The federal cabinet of Pakistan has decided to separate revenue collection administration from tax policy formation to promote equity and transparency in the tax machinery.
The decision was taken at a special briefing meeting headed by Prime Minister Imran Khan, who directed all economic divisions to keep the executive body in the loop on the progress of ongoing reforms.
Following the decision to take way policy formation powers from the revenue body, the Federal Board of Revenue (FBR)’s role will be limited to tax administration and collection.
A separate committee will be constituted to formulate tax policy, and will include tax experts.
The reforms are in line with ruling Pakistan Tehreek-e-Insaf (PTI)’s manifesto, which promised to turn the FBR into an autonomous body independent of any government influence.
Prime Minister Khan in his first televised speech as prime minister, stressed upon the urgent need to reform the tax body.
“I will start with the FBR,” he promised in his address while sharing his plans to streamline the government machinery.
Many attempts have been made to reform the tax body during the last four decades, starting from the Qamarul Islam report in the 1980s to Shahid Husain Task Force in the 1990s, in addition to the decade-long Tax Administration Reform Project (TARP) and miscellaneous changes made as per the agreement with the International Monetary Fund.
The efforts, however, failed to bring about the desired change in the tax bureaucracy, which remains stubbornly wedded to its way of doing things.
FBR chairman Jehanzeb Khan, who was also present at the meeting, briefed the cabinet on initiatives taken in the last two months to strengthen revenue collection and make the tax system more transparent and just for everyone.
The official said that the immediate short-term priority in the introduced reforms is to identify tax evaders who remain absent from the tax rolls.

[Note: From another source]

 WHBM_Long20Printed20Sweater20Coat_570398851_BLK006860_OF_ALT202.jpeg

He told the committee that the FBR has sent notices to 3,100 individuals in the last two months to widen the tax base.
“As part of the drive, we have also identified thousands of potential taxpayers,” a source privy to cabinet meeting said.
The cabinet was informed that over 3,000 e-notices were sent to individuals who did not pay taxes and who were not on the tax rolls.

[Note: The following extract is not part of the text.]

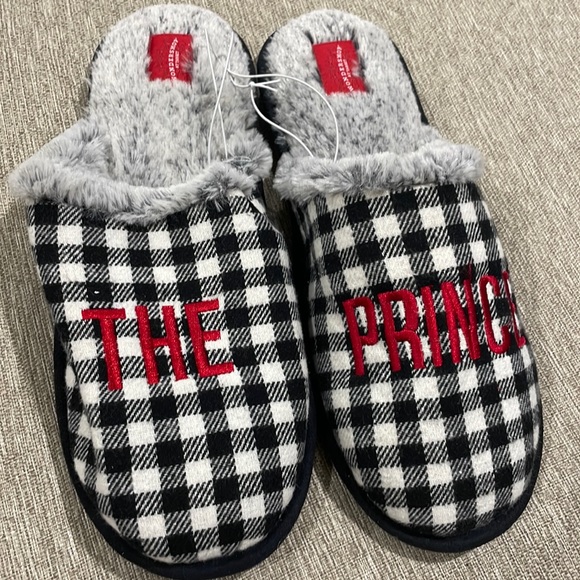 Wondershop Other - Target Wonder shop new slippers men the prince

“We are waiting for the response from these people,” the official said.
The FBR has also approached various public sector entities, especially from the provincial vehicles and land registration authorities, to identify potential taxpayers who continue to evade the authorities.

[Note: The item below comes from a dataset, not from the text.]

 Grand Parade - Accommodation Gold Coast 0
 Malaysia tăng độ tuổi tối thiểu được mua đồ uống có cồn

Observers have high expectations of the government to bring about structural changes in the tax structure.
Despite multiple attempts in past, the results have been dismal so far, considering the extremely small tax base and present tax-to-GDP ratio of 9%.
The cabinet was informed that the FBR has taken several steps, including a currency declaration system at 24 major entry and exit points, to stop currency smuggling.
As per State Bank of Pakistan regulations, a passenger can carry a maximum of $10,000 in cash.
Earlier, the passenger used multiple exit points to bypass the limit.
However, all of these units have been connected electronically to detect such individuals evading the prescribing limit.
The cabinet was also taken into confidence on the memorandum of understanding (MoU) signed between Chinese authorities and Prime Minister Khan in China, which will help eliminate undervaluation leading to tax evasion of goods at Pakistani ports.
The FBR chairman also informed the cabinet that since September, a monthly system of performance management has been put in place.
Similarly, an integrity management unit for internal control has also been established.